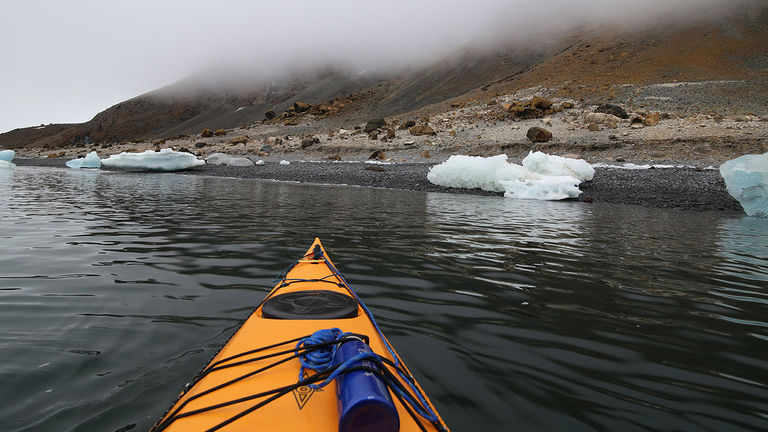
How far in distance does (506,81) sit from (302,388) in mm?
55435

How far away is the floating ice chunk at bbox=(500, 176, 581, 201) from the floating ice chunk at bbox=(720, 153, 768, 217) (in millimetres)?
4467

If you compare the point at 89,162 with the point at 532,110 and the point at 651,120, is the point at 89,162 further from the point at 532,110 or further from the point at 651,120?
the point at 651,120

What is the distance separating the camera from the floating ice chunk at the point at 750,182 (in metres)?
11.4

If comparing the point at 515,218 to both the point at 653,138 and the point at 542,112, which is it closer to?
the point at 653,138

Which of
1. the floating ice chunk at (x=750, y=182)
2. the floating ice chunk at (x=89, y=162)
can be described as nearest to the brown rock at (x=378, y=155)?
the floating ice chunk at (x=750, y=182)

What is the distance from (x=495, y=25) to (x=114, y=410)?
9855cm

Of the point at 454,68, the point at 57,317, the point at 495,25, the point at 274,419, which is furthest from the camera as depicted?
the point at 495,25

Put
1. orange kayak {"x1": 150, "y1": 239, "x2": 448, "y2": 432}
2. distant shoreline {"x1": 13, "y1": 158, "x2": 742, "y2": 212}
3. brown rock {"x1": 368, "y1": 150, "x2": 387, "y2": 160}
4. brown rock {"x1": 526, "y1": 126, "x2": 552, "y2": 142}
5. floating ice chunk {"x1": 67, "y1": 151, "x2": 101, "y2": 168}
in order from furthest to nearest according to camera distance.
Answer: floating ice chunk {"x1": 67, "y1": 151, "x2": 101, "y2": 168} < brown rock {"x1": 368, "y1": 150, "x2": 387, "y2": 160} < brown rock {"x1": 526, "y1": 126, "x2": 552, "y2": 142} < distant shoreline {"x1": 13, "y1": 158, "x2": 742, "y2": 212} < orange kayak {"x1": 150, "y1": 239, "x2": 448, "y2": 432}

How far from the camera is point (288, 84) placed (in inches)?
4739

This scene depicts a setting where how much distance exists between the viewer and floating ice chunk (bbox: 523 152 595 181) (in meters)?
16.2

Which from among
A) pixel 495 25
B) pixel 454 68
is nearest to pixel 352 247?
pixel 454 68

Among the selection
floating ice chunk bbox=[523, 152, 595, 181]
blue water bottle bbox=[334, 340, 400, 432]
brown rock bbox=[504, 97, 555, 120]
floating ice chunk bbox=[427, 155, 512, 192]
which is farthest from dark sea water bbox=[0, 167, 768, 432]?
brown rock bbox=[504, 97, 555, 120]

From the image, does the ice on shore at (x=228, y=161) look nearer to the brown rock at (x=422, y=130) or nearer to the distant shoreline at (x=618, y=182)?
the distant shoreline at (x=618, y=182)

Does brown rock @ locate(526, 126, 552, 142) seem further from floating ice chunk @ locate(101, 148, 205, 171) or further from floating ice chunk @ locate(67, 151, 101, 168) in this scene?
floating ice chunk @ locate(67, 151, 101, 168)
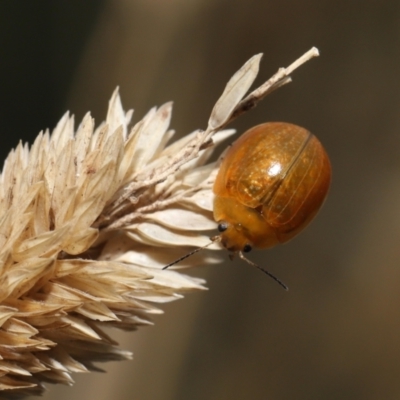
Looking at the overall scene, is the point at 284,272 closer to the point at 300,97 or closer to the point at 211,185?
the point at 300,97

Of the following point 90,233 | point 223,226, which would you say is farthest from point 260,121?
point 90,233

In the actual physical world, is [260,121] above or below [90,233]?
above

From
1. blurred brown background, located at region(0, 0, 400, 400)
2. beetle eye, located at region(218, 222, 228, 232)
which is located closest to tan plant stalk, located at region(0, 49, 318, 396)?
beetle eye, located at region(218, 222, 228, 232)

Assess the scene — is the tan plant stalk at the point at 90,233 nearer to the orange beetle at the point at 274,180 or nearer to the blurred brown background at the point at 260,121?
the orange beetle at the point at 274,180

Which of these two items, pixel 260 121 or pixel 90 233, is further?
pixel 260 121

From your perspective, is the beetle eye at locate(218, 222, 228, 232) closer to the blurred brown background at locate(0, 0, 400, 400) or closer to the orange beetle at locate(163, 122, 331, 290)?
the orange beetle at locate(163, 122, 331, 290)

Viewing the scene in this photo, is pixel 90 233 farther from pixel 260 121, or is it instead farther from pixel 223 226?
pixel 260 121
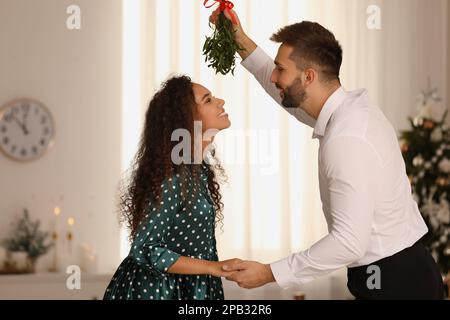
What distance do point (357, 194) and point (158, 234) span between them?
0.61 meters

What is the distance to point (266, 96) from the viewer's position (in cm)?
541

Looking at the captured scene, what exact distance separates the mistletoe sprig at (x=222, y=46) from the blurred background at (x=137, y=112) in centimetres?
251

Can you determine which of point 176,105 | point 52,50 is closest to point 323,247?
point 176,105

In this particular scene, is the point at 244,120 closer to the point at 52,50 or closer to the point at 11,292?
the point at 52,50

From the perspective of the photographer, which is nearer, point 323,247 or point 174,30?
point 323,247

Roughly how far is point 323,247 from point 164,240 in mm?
494

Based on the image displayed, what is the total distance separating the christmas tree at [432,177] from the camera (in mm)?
4844

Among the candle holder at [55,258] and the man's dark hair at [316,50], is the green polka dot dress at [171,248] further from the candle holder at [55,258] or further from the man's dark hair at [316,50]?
the candle holder at [55,258]

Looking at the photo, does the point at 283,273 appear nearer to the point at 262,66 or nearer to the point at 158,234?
the point at 158,234

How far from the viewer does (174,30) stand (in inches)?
209

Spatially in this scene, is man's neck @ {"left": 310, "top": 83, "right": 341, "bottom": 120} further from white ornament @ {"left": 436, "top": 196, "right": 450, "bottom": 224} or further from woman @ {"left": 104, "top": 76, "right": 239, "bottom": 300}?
white ornament @ {"left": 436, "top": 196, "right": 450, "bottom": 224}

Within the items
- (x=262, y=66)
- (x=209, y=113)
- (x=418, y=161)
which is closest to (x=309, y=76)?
(x=209, y=113)

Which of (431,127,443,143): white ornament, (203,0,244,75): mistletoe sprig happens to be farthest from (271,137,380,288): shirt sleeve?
(431,127,443,143): white ornament

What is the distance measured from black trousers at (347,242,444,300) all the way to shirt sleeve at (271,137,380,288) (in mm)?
97
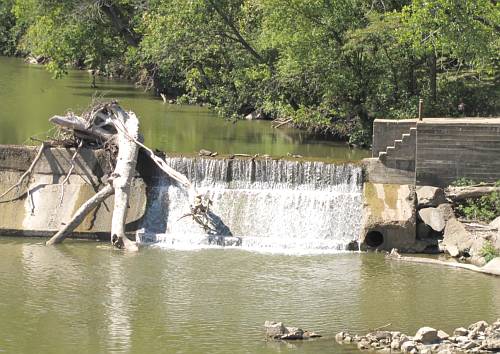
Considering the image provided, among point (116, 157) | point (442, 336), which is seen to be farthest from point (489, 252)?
point (116, 157)

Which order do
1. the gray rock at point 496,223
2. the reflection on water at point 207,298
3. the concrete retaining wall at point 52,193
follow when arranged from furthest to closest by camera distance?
the concrete retaining wall at point 52,193 < the gray rock at point 496,223 < the reflection on water at point 207,298

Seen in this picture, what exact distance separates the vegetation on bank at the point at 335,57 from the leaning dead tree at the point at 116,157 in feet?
22.2

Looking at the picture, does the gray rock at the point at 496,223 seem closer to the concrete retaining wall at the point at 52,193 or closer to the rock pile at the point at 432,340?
the rock pile at the point at 432,340

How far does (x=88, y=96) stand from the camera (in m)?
42.4

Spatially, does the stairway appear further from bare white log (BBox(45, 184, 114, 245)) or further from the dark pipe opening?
bare white log (BBox(45, 184, 114, 245))

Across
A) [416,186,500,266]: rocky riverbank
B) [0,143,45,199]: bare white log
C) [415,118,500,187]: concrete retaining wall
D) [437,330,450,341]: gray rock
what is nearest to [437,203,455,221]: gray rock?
[416,186,500,266]: rocky riverbank

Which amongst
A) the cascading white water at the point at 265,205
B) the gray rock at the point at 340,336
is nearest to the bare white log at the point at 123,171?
the cascading white water at the point at 265,205

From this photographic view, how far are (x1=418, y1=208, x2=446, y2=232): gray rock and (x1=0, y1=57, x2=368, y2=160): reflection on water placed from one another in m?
4.84

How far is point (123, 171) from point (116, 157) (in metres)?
1.16

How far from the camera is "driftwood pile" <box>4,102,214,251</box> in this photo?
23000 mm

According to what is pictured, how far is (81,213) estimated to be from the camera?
23156 millimetres

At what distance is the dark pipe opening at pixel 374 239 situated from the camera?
75.0ft

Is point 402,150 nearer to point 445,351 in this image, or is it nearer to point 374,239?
point 374,239

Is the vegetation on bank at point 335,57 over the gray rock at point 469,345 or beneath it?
over
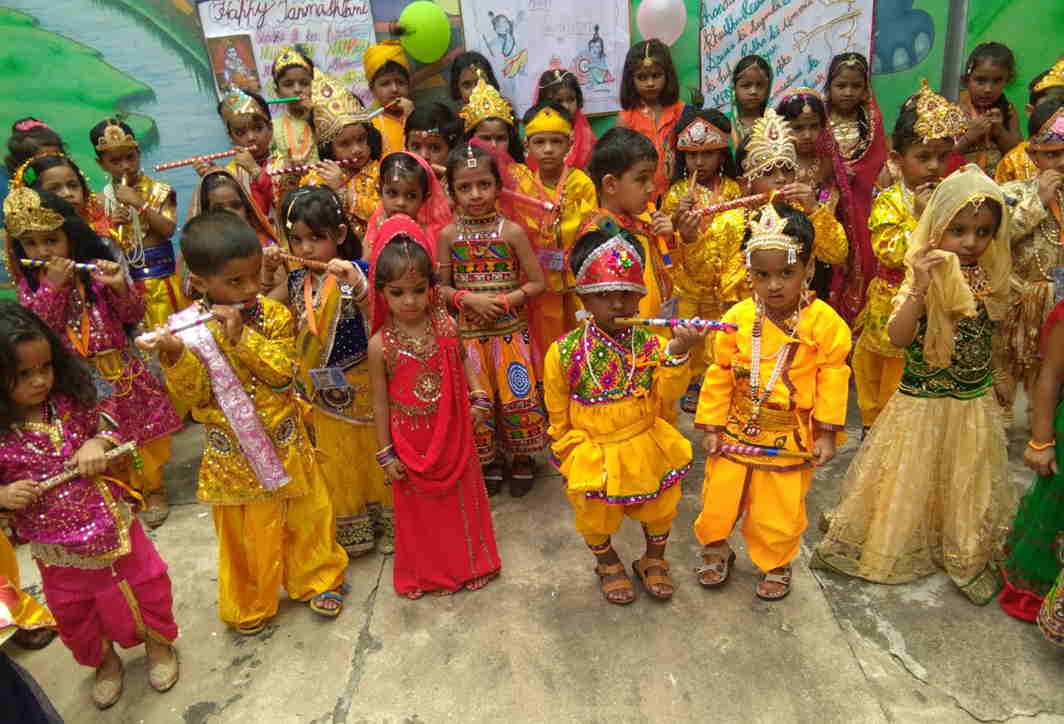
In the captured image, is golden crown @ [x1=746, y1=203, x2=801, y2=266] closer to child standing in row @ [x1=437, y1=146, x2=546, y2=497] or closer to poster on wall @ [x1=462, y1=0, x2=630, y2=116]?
child standing in row @ [x1=437, y1=146, x2=546, y2=497]

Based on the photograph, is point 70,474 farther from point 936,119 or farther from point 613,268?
point 936,119

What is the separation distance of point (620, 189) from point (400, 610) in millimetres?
2121

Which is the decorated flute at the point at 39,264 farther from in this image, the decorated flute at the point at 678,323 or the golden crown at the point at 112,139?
the decorated flute at the point at 678,323

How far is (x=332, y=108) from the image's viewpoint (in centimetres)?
384

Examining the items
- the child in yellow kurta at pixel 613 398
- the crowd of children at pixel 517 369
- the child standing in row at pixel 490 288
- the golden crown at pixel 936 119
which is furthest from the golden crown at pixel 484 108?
the golden crown at pixel 936 119

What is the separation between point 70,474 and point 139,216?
2.17 metres

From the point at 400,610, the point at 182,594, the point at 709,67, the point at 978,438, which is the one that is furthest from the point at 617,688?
the point at 709,67

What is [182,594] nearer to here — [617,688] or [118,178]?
[617,688]

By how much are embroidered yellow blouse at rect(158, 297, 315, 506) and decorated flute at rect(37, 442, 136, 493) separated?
23 centimetres

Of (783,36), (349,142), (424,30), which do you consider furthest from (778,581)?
(783,36)

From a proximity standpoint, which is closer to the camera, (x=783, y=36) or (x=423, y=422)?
(x=423, y=422)

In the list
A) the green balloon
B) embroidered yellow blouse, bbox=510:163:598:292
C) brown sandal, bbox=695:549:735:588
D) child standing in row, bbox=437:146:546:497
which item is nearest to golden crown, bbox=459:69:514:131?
embroidered yellow blouse, bbox=510:163:598:292

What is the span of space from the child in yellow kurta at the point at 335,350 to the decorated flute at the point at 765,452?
1.57 m

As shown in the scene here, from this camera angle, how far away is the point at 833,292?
4.23m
________________________
Reproduce the data word for word from the line containing "How far is (x=332, y=108)" through the line containing "23 centimetres", including both of those lines.

How far is (x=332, y=108) from the image's viewpoint (in centimetres)?
384

Examining the items
- the child in yellow kurta at pixel 613 398
- the crowd of children at pixel 517 369
- the child standing in row at pixel 490 288
- the golden crown at pixel 936 119
which is furthest from the golden crown at pixel 484 108?
the golden crown at pixel 936 119

What is the separation between point 70,474 and point 139,216?
2.17 metres

From the point at 400,610, the point at 182,594, the point at 709,67, the point at 978,438, which is the one that is furthest from the point at 617,688?
the point at 709,67

What is [182,594] nearer to here — [617,688] or [118,178]?
[617,688]

By how much are embroidered yellow blouse at rect(158, 297, 315, 506) and decorated flute at rect(37, 442, 136, 493) separated?
23 centimetres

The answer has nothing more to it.